Suppose that every day, we must transmit over some channel a report that comprises 1000 data items. Each item can take on only the values 0, 1, 2, and 3.

Suppose that in Monday's report, the distribution of occurrence of these values is as follows:

Value Occurrences

0 925
1 35
2 25
3 15

Yes, I have purposely chosen an example where the probabilities are greatly disparate. That is merely to make the effect I discuss more visible.

One obvious way to encode this data is with a straightforward two-bit code, which we might construct as follows:

Value Code

0 00
1 01
2 10
3 11

When we do that, then to encode the entire report (1000 items) will require 2000 bits.

But we could also consider a variable length code. We might assign its symbols this way:

Value Code

0 0
1 101
2 110
3 111

Variable codes of this type are often called Huffman codes. Huffman, however, did not really introduce this concept. His contribution was an orderly system for actually devising such codes, which made them usable in a practical sense.

How would the "receiver" parse the incoming bit stream? If the first bit was a 0, then the symbol is 1 bit long (and would mean "0"). If the first bit was a 1, then the symbol was three bits long, and the next two bits gave the value.

One might ask, suppose the receiver got confused? Well, it could for a fixed length code as well, so in either case we have to make some provisions for taking care of that.​

Now, for Monday's report, how many bits would we have to send for the 1000 data items? We can tot that up here:

Value Occurrences Bits each Total bits for items with that value

0 925 1 925
1 35 3 105
2 25 3 75
3 15 3 45

REPORT TOTAL 1150 bits

We see that fewer bits overall were needed to convey the entire report than with a fixed length code.

Now, would that same code table be best for Tuesday's report, if it had a different distribution of occurrences of the values? No. A new code would probably have to be devised. (There are algorithms for doing so conveniently, ones devised by Huffman being among the prominent ones.)

How would the receiver know which code table was being used?

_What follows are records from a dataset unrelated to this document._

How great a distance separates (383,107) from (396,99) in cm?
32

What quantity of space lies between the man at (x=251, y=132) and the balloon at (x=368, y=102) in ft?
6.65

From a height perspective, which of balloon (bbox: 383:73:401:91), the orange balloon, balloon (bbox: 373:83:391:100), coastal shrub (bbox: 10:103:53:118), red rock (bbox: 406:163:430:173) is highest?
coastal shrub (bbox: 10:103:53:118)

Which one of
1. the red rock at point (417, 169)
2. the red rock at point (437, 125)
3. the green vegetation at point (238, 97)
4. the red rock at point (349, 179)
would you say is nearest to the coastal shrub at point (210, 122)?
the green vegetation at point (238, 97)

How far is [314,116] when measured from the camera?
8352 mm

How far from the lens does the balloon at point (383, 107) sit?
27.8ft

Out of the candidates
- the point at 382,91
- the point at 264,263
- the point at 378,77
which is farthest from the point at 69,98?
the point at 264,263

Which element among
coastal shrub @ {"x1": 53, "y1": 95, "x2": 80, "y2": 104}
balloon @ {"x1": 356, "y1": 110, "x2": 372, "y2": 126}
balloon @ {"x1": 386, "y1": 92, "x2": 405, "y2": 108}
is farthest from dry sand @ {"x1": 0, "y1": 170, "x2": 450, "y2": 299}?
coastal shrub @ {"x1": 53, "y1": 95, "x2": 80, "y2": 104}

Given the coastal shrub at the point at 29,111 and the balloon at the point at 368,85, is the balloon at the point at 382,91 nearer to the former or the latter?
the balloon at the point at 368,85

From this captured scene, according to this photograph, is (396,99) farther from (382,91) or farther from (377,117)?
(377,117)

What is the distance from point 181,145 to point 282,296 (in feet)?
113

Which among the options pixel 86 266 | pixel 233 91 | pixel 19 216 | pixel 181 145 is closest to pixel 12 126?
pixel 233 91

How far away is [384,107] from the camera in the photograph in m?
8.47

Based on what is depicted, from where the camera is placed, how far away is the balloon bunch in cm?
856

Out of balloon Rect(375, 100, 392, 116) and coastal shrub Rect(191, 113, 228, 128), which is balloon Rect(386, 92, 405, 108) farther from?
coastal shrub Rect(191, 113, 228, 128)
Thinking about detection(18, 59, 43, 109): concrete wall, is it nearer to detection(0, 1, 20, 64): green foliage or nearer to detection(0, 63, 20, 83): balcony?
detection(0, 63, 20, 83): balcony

We send a description of the code table in a preamble to the message. Won't that eat into the gain in efficiency? Yes, but in reality the reports would probably be much bigger than in my example, so that load is easily absorbed.

Although I don't demonstrate this in detail, I think we can see intuitively from this example that we can encode the information in a data item with fewer bits if the probability of occurrence of the item's value is larger. (In the example, we can encode the value of items whose value is "0", the probability of which occurring is 0.925, with one bit, whereas to encode the values of items whose value is 1, 2, or 3, the value of any specific one of which occurring is 0.0.35, 0.025, and 0.015, we must use three bits.)

Now, we can intuitively grasp that this means there must be less information in the "high probability" value (that's "dog biting man" - not much news there) than in the lower-probability values. If we can encode an item with value "0" with 1 bit, there must be no more than 1 bit of information in that item. (In fact, the information in that item is 0.112 bit!)

But of course in the encoding, we are stuck with integral numbers of bits in our "symbols" - we cannot use 0.112 bits to encode the value "0".

Further, there is some overhead. In order to allow the receiver to figure out how long each symbol is, there are symbols we cannot use. (For example, we cannot use 001, since the receiver would see the "0" and think that it was all of a one-bit symbol.)

By the way, the actual total information content in the example report is only 120.25 bits.

In fact, the formal name of this type of code is prefix code. That means that no symbol (sequence of bits) representing a value could be the prefix - that is the first part - of another symbol that is used. The name of course sounds backwards, but they didn't ask me.​

So the total number of bits used to encode a report will be greater than the amount of information, in bits, contained. But it is still less than the number of bits used in just a "classical" binary encoding.